Which of the above is best will naturally depend on a particular use case. In distributed-memory system, one would inevitably use MPI, in a shared-memory system any of the solutions might make sense.

TBB in particular is a relatively young and relatively high-level C++ template library. Using TBB, a user expresses their problem in terms of separate tasks, and then lets TBB schedule tasks to threads running on available processors.

Parallel tasks in TBB

TBB presents both high-level, easy-to-use constructs, and low-level ones, where a user can tune and configure the parallelization approach to their liking.

On the high end of abstraction, TBB provides tbb::parallel_for and tbb::parallel_reduce, which split a workload in a configurable way across several tasks automatically. For example, here with inline C++11 lambda that makes this construct very comfortable to use:

Items items[...];
size_t nitems = sizeof (items) / sizeof (*items);
some_init (items, nitems);

tbb::parallel_for (tbb::blocked_range<size_t> (0, nitems),
[&] (tbb::blocked_range <size_t> const &r) {
for (size_t i = r.begin (); i != r.end (); ++i)
do_stuff (items[i]);
});

For less straightforward loops, TBB has two tools tbb::parallel_do, and tbb::parallel_pipeline.

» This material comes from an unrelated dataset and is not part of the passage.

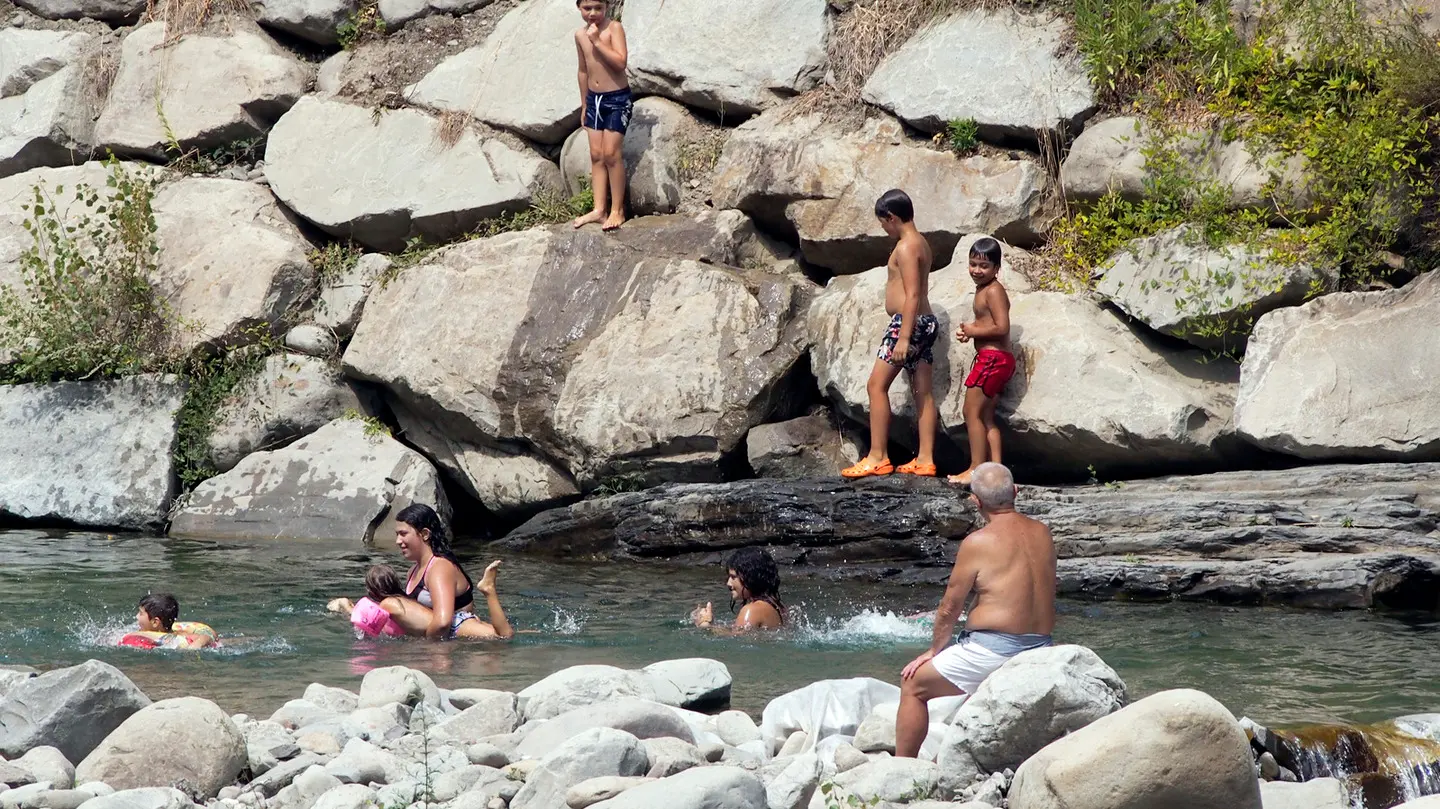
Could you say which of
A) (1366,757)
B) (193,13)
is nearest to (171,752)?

The former is useful for loops, where the iteration space is not a simple linear block like above. One can pass arbitrary input iterators to tbb::parallel_do, and additionally, using a feeder argument that's optionally passed to the iterator, schedule more items to be processed. E.g.:

tbb::parallel_do (std::begin (items), std::end (items),
[] (Item &item, tbb::parallel_do_feeder <Item> &feeder) {
do_stuff (item);
for (auto const &v: item.more ())
feeder.add (v);
});

Parallel pipeline constructs allow expressing pipelines of tasks, starting with pure producers, through filters, to pure consumers:

tbb::parallel_pipeline
(1024,
tbb::make_filter <void, Item>
(tbb::filter::serial_in_order,
[] (tbb::flow_control &fc) -> Item { /* ... */; return item; })

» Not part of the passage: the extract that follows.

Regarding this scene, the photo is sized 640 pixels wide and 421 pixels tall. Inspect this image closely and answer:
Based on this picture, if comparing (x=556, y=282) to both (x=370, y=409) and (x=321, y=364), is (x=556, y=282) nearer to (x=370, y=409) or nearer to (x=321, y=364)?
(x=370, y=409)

& tbb::make_filter <Item, Item>
(tbb::filter::parallel,
[] (Item &item) -> Item { /* ... */ })

& tbb::make_filter <Item, Other>
(tbb::filter::parallel,
[] (Item &item) -> Other { /* ... */ })

& tbb::make_filter <Other, void>
(tbb::filter::serial_out_of_order,
[] (Other &other) { /* ... */ }));

There's also tbb::parallel_sort for sorting ranges delimited by random-access iterators.

At the highest level, there is tbb::graph and related classes for creating arbitrary message-passing graphs, whose brief description would probably be enough for a blog article of its own.

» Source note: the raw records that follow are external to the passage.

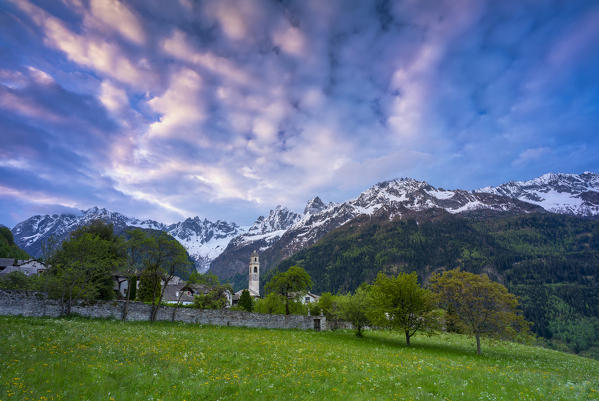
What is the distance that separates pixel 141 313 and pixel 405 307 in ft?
109

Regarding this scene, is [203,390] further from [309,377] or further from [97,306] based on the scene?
[97,306]

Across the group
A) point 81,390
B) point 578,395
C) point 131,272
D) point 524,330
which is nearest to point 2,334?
point 81,390

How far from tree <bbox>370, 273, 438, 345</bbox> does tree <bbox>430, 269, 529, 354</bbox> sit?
2585 mm

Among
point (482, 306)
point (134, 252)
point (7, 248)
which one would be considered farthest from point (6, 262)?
point (482, 306)

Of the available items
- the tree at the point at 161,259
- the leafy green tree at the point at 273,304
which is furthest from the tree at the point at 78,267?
the leafy green tree at the point at 273,304

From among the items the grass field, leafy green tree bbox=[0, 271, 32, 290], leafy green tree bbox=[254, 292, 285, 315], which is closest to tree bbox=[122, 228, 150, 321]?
the grass field

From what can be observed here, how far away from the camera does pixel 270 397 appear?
1171 cm

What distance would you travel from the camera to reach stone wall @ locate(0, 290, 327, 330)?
100.0 feet

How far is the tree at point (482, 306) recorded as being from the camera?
102 feet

At the lower level, TBB provides a possibility to work directly with tasks, task groups and the scheduler. The above-mentioned high-level tools all use this low-level layer to schedule the work to be done. Any user can do the same if they wish to hand-tune their tasks. Working directly in this layer allows one to schedule follow-up tasks directly (thus avoiding the scheduler overhead), reusing tasks for follow-up work, or set task priority and affinity.

At the lowest level, it is even possible to work with individual threads by hand. TBB contains native thread wrappers, whose interface is based on C++11, and as such are actually called std::thread instead of tbb::thread. Working at the level of threads instead of tasks might be useful e.g. if you need to create non-computation threads. An example might be a dedicated user interface thread, to keep your application responsive while TBB does the number crunching.

Other tools

The majority of this article is devoted to tools for task-based parallelism, but there's quite a bit more in TBB.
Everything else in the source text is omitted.